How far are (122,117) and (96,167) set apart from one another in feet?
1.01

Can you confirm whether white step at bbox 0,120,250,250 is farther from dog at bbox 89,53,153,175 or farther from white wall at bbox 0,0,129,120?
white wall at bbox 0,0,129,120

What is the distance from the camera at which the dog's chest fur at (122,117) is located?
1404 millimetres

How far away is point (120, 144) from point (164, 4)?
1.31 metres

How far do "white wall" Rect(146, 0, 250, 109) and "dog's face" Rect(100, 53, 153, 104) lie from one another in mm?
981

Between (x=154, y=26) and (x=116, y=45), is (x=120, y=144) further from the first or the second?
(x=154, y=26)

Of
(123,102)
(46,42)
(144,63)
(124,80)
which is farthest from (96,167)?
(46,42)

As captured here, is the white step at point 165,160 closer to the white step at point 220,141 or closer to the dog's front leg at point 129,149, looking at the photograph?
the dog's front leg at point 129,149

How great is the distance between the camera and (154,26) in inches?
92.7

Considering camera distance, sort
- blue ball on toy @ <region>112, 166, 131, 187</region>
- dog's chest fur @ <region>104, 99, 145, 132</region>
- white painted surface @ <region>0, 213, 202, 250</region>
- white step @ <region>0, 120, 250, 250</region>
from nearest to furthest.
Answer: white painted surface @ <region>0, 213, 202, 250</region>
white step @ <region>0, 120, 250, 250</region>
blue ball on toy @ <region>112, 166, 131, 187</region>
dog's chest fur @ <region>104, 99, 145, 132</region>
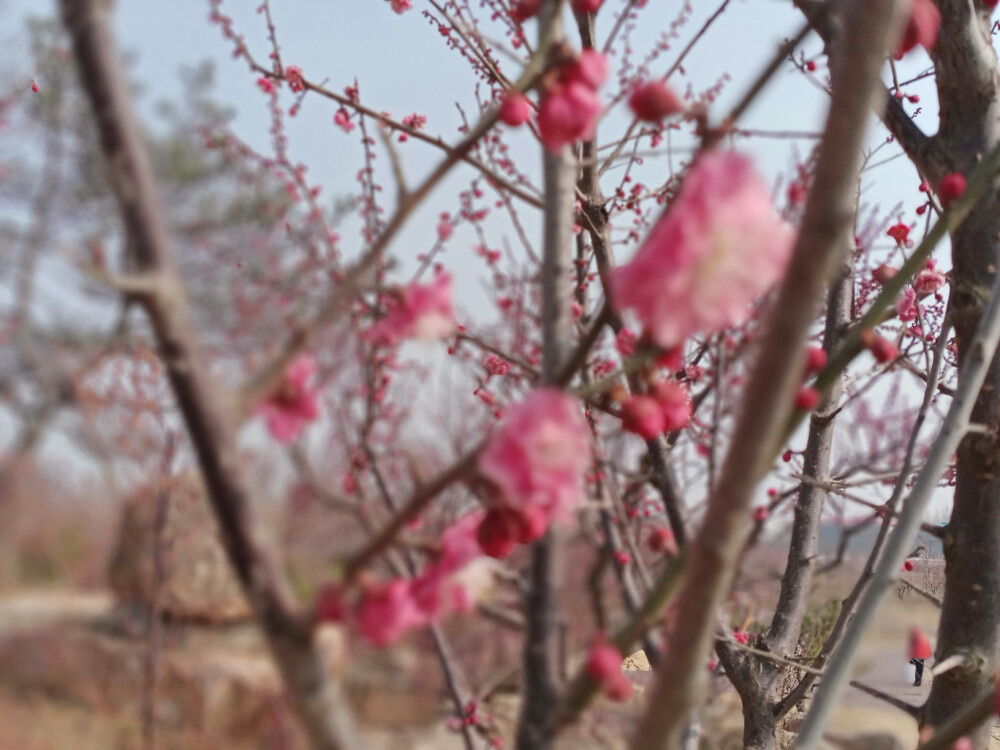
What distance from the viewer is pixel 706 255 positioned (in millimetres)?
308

---

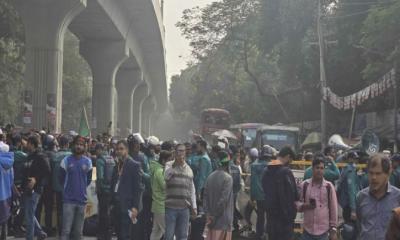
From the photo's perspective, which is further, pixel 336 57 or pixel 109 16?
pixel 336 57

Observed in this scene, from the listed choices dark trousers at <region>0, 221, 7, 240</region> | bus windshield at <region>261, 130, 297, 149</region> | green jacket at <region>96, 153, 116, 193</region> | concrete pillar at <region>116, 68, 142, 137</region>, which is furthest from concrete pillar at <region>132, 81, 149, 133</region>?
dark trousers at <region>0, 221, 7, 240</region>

Given exercise> Recast the stretch of lines from the one containing "Can you confirm" through the one containing "1.31 metres" as a Markdown table with two columns, Row and Line. Put a running number in Row, include both end lines, and leave out blank lines.

Solution to the problem>
| Row | Line |
|---|---|
| 1 | Can you confirm whether white step at bbox 0,120,250,250 is farther from dog at bbox 89,53,153,175 or farther from white wall at bbox 0,0,129,120? |
| 2 | white wall at bbox 0,0,129,120 |
| 3 | What is the distance from the camera at which the dog's chest fur at (122,117) is located? |
| 4 | 1404 millimetres |
| 5 | How far away is point (120, 144) from point (164, 4)? |
| 6 | 1.31 metres |